Eine Welt voller Wärme und Würde

BERNKASTEL-KUES. Als "ein Defilee verschwundener Dinge und Menschen, die eindrucksvoll in unsere Welt zurückkehren", wurden die Fotos von Alter Kacyzne bei der Vernissage vorgestellt. In der Akademie Kues dokumentieren sie den jüdischen Alltag der 1920er Jahre.

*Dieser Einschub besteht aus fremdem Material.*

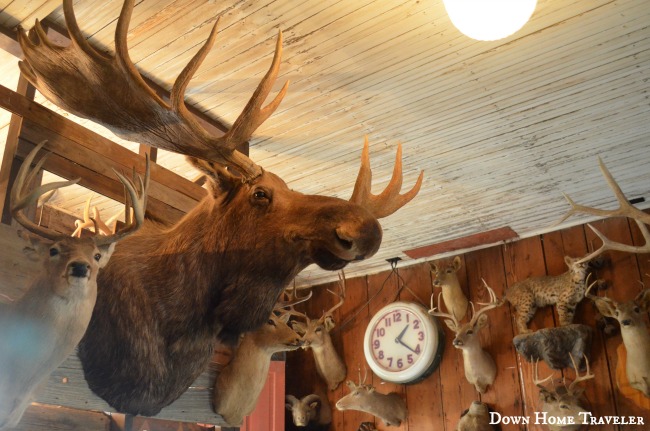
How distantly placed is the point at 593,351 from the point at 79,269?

Es gab auch das intellektuelle, moderne, progressive und bourgeoise jüdische Leben in Polen. Alter Kacyzne selbst war ein prominenter Vertreter der Warschauer Bohème. Auf seinen Fotos hält er allerdings die krasse Gegenwelt im Bild fest: Arm, oft elendig kommen die Gestalten daher, arbeitslos, mit Schwielen an den Händen, die Kinder barfuß, die Frauen mit der Wäsche unterm Arm, die im Fluss gewaschen werden muss.Letzte Dokumente einer verschwundenen Welt

Hier verkauft ein kleiner Bursche illegal Gebäck, weshalb er stetig auf der Hut vor der Polizei sein muss, dort wartet eine Frau beim ärmlichen Sabbatmahl auf ihre Familie. Kein Wunder, dass diese Menschen von einem besseren Leben träumten: Wer immer es schaffte, zog fort aus dem Schtetl ins gelobte Land, nach Amerika. Was der Fotograf, Dichter, Dramatiker, Journalist und Redakteur Alter Kacyzne auf bemerkenswert ausdrucksstarken Schwarz-weiß-Fotografien festgehalten hat, sind letzte Dokumente einer bereits kurz danach verschwundenen Welt. Die einen gingen nach Amerika, die anderen wurden in der Zeit des Nationalsozialismus' ermordet. Auch Kacyzne selbst fiel ukrainischen Kollaborateuren zum Opfer: Brutal brachten sie ihn um. Die einzige Überlebende seiner Familie war die Tochter. Sie trieb auch das Projekt voran, das nun in Buchform vorliegt. Es trägt den Titel "Poyln - eine untergegangene jüdische Welt". Fotografiert hat Kacyzne seine Bilder als Auftragsarbeit: Die jiddische New Yorker Tageszeitung "Forverts" wollte den emigrierten Ostjuden letzte Erinnerungen an die zurückgelassene Heimat bewahren und ihnen gleichzeitig tröstend vor Augen führen, dass sie sich richtig entschieden hatten. Die Ausstellung, die in zwei Stockwerken der Akademie Kues zu sehen ist, hat das Bündnis für Menschlichkeit und Zivilcourage an die Mosel geholt. Sein Vorsitzender Yaghoub Khoschlessan schaffte es, mit Daniela Mantovan-Kromer die ideale Rednerin für die Vernissage zu verpflichten. Die Dozentin der Heidelberger Hochschule für jüdische Studien stellte die Arbeiten Kacyznes in den richtigen historischen und kunstgeschichtlichen Rahmen und blieb trotz des hohen wissenschaftlichen Anspruchs für alle verständlich. Trotz aller unverkennbaren Armut auf den Fotos entdeckte nicht nur Verbandsgemeindebürgermeister Ulf Hangert "eine Welt voller Wärme und Würde". Er hofft, dass sich viele Besucher von der Ausstellung berühren lassen. Die Fotos werden eine Woche früher als angekündigt wieder aus der Akademie Kues ausziehen: Am 18. September geht es weiter nach Schweich. Buchtipp zur Ausstellung: Alter Kacyzne: Poyln - eine untergegangene jüdische Welt, erschienen im Aufbau-Verlag, ISBN 3-351-02497-5, gebunden, 163 Seiten, 39,88 Euro.